At Martin Luther University Halle-Wittenberg (MLU), two new international graduate schools in agricultural and polymer sciences are being created under the name “Agripoly”. The aim of the two programs is to strengthen the university education of doctoral students in application-oriented research fields. The University of Halle has around four million euros at its disposal from the European Structural and Investment Fund (ESF). The ESF funds will finance over 30 PhD students in the coming years.

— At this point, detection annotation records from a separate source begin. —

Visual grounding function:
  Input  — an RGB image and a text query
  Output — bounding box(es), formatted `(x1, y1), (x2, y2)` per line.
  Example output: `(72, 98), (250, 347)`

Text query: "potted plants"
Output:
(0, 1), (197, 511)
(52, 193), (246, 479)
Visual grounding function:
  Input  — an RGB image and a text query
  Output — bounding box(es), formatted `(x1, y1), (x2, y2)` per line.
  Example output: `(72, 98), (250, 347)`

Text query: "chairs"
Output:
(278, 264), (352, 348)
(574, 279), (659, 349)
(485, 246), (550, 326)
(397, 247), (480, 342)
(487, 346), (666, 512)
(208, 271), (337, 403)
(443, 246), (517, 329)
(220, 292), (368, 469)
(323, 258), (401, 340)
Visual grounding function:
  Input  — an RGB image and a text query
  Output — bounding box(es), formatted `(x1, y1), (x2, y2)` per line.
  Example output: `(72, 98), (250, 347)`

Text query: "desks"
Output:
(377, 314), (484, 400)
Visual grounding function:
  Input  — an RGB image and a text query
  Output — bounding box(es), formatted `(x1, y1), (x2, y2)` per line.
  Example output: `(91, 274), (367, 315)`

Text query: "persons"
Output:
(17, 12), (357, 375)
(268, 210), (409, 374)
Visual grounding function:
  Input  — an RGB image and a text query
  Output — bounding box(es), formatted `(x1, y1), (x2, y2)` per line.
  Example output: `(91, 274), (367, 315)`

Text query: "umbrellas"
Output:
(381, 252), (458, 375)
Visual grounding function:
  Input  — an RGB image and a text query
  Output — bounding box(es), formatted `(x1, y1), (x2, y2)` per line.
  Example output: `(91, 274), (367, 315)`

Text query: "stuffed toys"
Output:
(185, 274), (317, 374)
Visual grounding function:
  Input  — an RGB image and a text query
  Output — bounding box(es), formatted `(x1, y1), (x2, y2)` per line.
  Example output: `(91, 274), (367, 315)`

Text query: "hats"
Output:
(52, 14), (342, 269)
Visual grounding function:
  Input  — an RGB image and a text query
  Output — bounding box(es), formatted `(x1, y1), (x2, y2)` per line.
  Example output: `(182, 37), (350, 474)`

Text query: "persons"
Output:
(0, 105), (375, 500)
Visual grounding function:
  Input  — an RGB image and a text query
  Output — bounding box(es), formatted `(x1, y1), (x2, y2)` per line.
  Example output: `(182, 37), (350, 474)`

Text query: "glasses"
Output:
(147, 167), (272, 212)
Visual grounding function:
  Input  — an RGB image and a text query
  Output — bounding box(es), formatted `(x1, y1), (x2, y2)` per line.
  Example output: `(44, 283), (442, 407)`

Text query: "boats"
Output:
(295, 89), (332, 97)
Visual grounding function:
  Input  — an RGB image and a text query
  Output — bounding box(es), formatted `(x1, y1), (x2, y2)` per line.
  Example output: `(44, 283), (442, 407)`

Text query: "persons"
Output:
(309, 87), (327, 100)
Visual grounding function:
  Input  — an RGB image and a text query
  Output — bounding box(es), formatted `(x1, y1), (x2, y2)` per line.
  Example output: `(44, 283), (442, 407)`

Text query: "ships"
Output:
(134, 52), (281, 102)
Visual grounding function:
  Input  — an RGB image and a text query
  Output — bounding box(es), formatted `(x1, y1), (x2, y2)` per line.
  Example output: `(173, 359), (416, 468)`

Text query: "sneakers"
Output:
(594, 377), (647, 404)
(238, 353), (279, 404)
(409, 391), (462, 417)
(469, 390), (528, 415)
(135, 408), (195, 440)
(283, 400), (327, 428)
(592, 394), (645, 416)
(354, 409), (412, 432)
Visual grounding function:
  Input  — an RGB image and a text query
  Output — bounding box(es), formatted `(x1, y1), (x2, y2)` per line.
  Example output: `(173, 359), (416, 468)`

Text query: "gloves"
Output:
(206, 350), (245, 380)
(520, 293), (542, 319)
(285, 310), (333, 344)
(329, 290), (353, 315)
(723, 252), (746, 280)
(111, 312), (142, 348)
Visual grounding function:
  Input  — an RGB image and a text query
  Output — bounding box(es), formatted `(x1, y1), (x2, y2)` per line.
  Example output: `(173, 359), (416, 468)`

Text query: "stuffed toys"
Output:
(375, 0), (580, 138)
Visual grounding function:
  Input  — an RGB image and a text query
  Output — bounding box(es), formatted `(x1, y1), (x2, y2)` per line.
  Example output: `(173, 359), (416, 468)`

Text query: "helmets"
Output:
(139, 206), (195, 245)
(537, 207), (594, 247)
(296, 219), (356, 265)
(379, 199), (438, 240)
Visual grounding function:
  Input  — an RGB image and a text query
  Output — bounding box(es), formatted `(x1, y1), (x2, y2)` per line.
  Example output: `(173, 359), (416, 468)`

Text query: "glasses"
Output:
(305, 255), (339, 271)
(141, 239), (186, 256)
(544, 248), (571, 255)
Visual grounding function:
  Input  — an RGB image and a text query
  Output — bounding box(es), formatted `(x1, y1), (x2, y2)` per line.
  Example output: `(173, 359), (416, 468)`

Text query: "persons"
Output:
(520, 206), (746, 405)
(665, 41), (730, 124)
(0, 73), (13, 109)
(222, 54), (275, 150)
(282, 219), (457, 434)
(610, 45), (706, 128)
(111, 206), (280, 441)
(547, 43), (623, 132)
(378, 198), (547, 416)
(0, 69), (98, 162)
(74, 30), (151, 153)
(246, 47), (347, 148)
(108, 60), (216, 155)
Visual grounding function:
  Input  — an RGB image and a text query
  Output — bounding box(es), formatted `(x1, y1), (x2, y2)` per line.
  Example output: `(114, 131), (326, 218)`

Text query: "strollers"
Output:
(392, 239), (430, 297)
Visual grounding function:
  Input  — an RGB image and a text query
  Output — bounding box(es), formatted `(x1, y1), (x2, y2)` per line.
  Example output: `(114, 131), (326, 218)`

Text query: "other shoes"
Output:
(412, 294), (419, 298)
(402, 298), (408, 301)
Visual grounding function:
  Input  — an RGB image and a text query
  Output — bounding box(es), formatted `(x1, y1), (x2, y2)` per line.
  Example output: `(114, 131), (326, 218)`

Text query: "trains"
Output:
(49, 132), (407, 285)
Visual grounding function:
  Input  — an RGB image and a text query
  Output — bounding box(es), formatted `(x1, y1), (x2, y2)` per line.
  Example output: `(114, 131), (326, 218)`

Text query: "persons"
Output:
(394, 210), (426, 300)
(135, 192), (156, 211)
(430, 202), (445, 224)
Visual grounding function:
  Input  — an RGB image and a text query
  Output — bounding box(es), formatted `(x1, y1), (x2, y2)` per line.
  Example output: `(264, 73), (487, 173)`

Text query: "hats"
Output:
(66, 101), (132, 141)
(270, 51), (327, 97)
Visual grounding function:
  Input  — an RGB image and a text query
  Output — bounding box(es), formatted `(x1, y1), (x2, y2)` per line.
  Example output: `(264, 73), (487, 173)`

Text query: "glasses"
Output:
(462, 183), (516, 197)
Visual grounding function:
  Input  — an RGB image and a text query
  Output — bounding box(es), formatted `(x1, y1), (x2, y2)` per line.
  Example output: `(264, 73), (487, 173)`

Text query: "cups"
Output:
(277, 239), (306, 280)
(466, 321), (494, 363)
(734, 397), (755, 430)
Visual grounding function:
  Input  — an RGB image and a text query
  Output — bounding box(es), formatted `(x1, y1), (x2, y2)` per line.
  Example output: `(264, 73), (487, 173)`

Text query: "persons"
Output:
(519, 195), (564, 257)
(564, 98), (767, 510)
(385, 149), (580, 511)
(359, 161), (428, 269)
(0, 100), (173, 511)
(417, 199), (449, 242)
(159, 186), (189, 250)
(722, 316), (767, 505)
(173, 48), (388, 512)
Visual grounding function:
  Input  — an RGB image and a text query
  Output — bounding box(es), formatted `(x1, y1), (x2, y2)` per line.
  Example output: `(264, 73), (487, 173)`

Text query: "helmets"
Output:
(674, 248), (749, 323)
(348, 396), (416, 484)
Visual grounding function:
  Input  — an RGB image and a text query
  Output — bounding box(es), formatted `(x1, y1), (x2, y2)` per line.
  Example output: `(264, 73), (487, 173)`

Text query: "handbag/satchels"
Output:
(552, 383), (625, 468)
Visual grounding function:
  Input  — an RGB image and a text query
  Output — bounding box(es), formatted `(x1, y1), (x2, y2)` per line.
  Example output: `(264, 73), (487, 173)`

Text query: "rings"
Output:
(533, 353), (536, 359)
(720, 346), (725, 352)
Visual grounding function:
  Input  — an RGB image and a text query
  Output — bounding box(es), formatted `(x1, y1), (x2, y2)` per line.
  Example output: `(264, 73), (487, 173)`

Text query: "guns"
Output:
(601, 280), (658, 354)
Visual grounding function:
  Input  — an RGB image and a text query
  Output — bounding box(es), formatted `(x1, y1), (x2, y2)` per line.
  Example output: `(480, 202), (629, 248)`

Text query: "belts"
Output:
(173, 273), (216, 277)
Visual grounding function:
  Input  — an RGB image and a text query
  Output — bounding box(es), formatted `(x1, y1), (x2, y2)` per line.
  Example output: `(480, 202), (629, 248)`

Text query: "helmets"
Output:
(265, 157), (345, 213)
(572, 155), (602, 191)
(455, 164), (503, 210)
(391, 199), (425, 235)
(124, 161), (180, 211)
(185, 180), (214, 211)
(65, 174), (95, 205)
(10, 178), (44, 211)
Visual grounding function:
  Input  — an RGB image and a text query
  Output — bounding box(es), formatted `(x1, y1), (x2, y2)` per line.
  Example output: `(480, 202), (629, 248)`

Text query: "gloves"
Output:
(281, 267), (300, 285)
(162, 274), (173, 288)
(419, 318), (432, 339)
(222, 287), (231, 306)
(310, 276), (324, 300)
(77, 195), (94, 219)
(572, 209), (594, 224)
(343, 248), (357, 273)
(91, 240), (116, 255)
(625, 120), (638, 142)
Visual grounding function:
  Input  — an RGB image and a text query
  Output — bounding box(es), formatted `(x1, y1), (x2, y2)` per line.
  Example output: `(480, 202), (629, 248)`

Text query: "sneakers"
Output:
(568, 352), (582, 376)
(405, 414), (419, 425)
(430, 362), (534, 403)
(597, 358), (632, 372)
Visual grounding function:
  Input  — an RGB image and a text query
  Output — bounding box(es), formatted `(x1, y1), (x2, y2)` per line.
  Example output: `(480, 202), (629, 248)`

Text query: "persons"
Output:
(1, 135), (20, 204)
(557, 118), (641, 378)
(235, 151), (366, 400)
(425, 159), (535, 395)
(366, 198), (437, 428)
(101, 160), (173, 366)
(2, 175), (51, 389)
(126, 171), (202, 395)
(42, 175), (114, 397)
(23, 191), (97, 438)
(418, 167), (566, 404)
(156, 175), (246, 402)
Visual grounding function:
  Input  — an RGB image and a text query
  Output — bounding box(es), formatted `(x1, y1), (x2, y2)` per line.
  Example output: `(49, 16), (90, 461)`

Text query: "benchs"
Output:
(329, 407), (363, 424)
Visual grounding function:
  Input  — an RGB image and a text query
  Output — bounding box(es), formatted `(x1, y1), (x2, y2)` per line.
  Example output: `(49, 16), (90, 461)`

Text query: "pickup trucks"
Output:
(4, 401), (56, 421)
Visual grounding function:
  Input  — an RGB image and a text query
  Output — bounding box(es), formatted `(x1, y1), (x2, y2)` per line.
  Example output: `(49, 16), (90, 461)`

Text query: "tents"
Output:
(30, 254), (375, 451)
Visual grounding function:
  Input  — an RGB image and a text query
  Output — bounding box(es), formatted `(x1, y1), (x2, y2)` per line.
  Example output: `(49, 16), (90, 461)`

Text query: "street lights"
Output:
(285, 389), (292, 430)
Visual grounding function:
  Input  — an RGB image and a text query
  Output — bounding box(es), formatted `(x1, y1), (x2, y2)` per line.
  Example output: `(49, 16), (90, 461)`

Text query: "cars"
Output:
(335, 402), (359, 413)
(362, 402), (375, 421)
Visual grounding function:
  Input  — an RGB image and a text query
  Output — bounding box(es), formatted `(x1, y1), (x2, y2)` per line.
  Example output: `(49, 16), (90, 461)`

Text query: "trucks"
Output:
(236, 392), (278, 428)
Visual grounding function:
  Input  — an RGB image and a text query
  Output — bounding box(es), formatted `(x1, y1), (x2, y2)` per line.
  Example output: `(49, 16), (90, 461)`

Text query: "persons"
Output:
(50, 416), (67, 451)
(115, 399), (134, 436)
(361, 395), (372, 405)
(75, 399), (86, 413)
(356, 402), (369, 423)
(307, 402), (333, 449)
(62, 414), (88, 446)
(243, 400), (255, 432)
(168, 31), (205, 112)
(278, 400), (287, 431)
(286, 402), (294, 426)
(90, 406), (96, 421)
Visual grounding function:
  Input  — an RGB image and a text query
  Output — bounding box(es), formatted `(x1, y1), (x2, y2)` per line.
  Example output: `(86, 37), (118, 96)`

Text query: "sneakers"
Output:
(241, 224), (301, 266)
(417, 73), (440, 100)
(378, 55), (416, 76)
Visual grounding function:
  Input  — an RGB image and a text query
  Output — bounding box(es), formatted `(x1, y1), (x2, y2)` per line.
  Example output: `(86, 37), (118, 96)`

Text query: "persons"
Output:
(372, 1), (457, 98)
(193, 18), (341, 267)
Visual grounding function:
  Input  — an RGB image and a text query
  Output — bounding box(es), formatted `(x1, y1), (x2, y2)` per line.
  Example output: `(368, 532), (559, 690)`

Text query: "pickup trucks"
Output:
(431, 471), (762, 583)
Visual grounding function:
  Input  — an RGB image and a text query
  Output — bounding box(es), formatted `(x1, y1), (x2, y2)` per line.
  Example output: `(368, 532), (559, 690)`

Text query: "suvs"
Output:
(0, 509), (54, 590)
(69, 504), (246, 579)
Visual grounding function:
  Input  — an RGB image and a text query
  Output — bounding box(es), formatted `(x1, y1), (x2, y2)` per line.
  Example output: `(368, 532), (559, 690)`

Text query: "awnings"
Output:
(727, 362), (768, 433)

The first graduate school deals with plant and agricultural sciences. Future doctoral theses focus on how plants respond to different pressures – such as pathogenic micro-organisms and animals, drought and heat – and how these reactions affect crop performance. In times of global climate change, looking at different stress factors is inevitable. The second graduate school focuses on a special class of substances: functional polymers. Polymers are long-chain molecules that make up, for example, plastics, as well as the human genome and plant fibers. Both graduate schools are open to conducting doctoral projects in cooperation with universities of applied sciences. In addition, the central component of the projects is the technical exchange between MLU, Anhalt University of Applied Sciences, Merseburg University of Applied Sciences, and local non-university research institutions.
International Leibniz Graduate School
Currently, two international Leibniz Graduate Schools promote the structured doctoral training under the umbrella of the ScienceCampus Halle. The Leibniz Graduate Schools provide young scientists and young researchers with optimal and best conditions for writing a doctoral thesis. The students have the opportunity to participate in structured doctoral programs and get intensive support from both the university and the respective Leibniz institute. Thus, young researchers have the best chances to make their thesis, under the best possible conditions in an excellent atmosphere of collaboration and trans-disciplinary research. The Graduate schools are explained as follows.
Two international Leibniz Graduate Schools promote the structured doctoral training under the umbrella of the ScienceCampus Halle
(Coop. between the University of Halle (K. Pillen und K. Humbeck) and the IPK (N. von Wirén, Coordinator)
The main efforts of the Leibniz Graduate School for Yield Formation in Cereals concentrate on the identification of genetic and physiological factors limiting the yield potential in barley and wheat. In a close cooperation of researchers from the IPK and the MLU, association and QTL mapping in diverse barley and wheat populations will be conducted to identify quantitative trait loci and underlying genes determining floret fertility or yield components. Transgenic approaches will be employed to stabilize the hybrid vigor, to manipulate the phytohormone and assimilate translocation to elevate the tiller formation and to increase root development. In a physiological approach, the coordination of senescence processes in roots and leaves will be investigated to uncover potential factors which are of key importance for improving the yield components. Thus, eight PhD students are funded for this school, and all students are incorporated into the PhD graduate program at the IPK.
(Coop. between University of Halle und the IAMO (Martin Petrick, Coordinator
The IAMO Graduate School offers a structured doctoral training in the field of agricultural and food economics. PhD students at IAMO become members of the IAMO Graduate School and participate in the national Doctoral Certificate Program in Agricultural Economics. The members of the Graduate School enroll in the study program of the Doctoral Certificate Program, which is offered as a third step subsequent to the bachelor and master study courses in agricultural, food and environmental disciplines. Resulting from a systematic teaching of theoretical principles and methods the quality of education and the efficiency in the processing of dissertation topics have been improved. In addition, the graduate school offers tailored seminars, access to international research networks, and participation in conferences and workshops.